An overwhelming majority of Americans believe that U.S. companies should be recruiting military veterans. That's one of the key findings of a new survey from JUST Capital and the Harris Poll.
JUST Capital is an independent nonprofit that tracks, analyzes and engages with large corporations and their investors on how they perform on public priorities, using that data to drive investment decisions for what the company calls a “more just economy.”
The result of this investment mission is a series of annual polls and analyses. Its most recent findings, released on Veterans Day 2021, analyzes how companies are currently performing when it comes to supporting the American veteran workforce.
It asked 3,058 Americans how their beliefs regarding corporate responsibility. Results show most American believe corporations can best support the veteran population while helping the overall economy.
Underemployment is a more pervasive issue for veterans than unemployment. Underemployment is defined as being employed in a lower-paying or part-time job despite having more advanced experience, skills or credentials. While the unemployment rate among veterans is consistently lower than non-veteran unemployment, vets are 34% more likely to be underemployed.
Meanwhile, less than a third of veterans believe military experience will have a positive impact on getting the job they want. Most think employers would rather hire a civilian than someone with military experience and ignore veterans' applications. That’s what a University of Phoenix poll that asked vets and active-duty service members about their transition outlook found.
The University of Phoenix poll also revealed that veterans believe that potential employers believe most veterans come with mental health concerns and don't have skills relevant to the jobs for which they apply.
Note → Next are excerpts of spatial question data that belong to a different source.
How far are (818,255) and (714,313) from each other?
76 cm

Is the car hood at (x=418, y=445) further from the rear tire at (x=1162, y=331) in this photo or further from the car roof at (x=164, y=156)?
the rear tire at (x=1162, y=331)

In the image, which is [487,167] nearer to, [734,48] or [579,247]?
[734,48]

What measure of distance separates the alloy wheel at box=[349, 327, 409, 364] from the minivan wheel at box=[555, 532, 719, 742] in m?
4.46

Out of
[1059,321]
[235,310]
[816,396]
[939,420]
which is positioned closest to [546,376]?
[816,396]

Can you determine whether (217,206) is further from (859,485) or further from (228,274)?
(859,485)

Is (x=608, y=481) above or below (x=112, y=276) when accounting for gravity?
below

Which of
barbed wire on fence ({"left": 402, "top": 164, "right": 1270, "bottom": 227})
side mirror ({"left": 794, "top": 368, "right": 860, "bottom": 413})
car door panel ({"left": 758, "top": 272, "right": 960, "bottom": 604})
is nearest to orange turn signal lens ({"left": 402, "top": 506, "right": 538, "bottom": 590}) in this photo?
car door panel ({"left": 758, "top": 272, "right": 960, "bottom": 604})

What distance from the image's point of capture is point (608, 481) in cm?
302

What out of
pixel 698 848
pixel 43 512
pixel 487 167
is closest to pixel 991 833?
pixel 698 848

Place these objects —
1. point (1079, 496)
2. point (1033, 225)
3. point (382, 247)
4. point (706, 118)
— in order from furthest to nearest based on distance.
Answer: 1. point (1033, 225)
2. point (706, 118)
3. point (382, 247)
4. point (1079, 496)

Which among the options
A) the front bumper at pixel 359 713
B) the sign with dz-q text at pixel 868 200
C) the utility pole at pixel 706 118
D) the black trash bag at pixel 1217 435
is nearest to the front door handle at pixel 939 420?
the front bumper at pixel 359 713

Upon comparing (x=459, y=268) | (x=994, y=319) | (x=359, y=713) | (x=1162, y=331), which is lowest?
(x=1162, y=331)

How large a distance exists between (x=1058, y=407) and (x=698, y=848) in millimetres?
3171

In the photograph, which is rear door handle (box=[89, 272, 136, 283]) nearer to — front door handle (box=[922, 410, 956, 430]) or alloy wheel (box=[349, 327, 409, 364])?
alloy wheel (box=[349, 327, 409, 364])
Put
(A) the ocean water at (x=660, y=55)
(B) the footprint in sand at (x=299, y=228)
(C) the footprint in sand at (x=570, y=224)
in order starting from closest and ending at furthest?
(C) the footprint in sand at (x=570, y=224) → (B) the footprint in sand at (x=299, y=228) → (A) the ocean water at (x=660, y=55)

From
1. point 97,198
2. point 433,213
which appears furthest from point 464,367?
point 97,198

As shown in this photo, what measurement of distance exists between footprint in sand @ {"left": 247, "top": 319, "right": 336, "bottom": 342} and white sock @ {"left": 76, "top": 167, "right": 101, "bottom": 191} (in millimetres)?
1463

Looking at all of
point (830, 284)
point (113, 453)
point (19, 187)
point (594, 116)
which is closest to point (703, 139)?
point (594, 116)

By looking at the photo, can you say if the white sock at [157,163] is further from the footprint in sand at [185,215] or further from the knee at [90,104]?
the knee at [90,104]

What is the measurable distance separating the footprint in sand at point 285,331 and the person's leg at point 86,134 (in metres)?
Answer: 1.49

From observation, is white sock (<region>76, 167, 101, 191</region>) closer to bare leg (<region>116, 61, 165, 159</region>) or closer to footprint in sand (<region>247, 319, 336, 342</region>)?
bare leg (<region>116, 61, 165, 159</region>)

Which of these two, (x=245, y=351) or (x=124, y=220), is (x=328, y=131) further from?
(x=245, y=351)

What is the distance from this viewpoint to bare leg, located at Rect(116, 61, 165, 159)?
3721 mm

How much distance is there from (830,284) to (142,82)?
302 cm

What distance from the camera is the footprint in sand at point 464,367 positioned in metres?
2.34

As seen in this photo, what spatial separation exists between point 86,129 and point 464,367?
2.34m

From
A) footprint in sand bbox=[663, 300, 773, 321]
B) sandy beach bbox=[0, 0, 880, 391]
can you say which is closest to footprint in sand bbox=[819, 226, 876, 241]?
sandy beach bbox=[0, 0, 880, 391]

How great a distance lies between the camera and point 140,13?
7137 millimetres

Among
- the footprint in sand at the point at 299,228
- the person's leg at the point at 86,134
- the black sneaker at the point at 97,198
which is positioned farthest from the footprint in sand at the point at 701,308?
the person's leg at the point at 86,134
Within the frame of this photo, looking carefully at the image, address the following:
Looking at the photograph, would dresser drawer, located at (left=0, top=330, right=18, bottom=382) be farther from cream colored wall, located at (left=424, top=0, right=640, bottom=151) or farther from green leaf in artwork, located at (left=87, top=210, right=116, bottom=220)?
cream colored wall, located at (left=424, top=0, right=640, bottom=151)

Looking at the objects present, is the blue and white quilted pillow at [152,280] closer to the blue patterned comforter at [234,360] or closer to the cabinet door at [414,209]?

Veterans polled by the university also acknowledge their shortcomings when it comes to skills. Most believe that the military has properly prepared them for civilian life, but that they require more education to be successful. Some say they are also lacking in the computer software skills needed by civilians looking for work today, but they know education and computer skills are things they need to seek out.
When it comes to corporate responsibility for providing an opportunity to learn these skills, the JUST Capital poll reveals Americans also believe corporate CEOs should be addressing issues of importance to American society. When it comes to veteran employment, 87% of respondents believe corporate leaders have a responsibility to recruit veteran talent actively.
Hiring veterans is just the start, however. A third of survey responses say that hiring vets is the primary way companies can support them, but almost the same number believe companies should develop training, skills and mentorship programs for their veteran employees. Around 22% say creating a more inclusive culture is the best way forward.
U.S. companies providing vets with the skills to succeed in the civilian sector could be a boost for those companies, because Americans are willing to put their pocketbooks behind their words. Fifty-one percent of respondents say they would favor companies with such recruiting programs when making a buying decision, yet only 37% of the Russell 1000 Index, America's top 1,000 companies (by market share), have disclosed veteran hiring policies.
In fact, companies that do actively recruit veterans and develop programs for veterans to gain the skills needed for success in the civilian workforce are more profitable and have stock prices that perform better than those who don't have such programs. They also perform better, with a higher return on equity than companies who don't foster veteran talent.
Between the two November 2021 surveys, the results are clear. Veterans need more skills to be successful when leaving the military, while Americans believe corporations have a responsibility to recruit vets and develop those skills. In return, the public is willing to reward those companies for their efforts.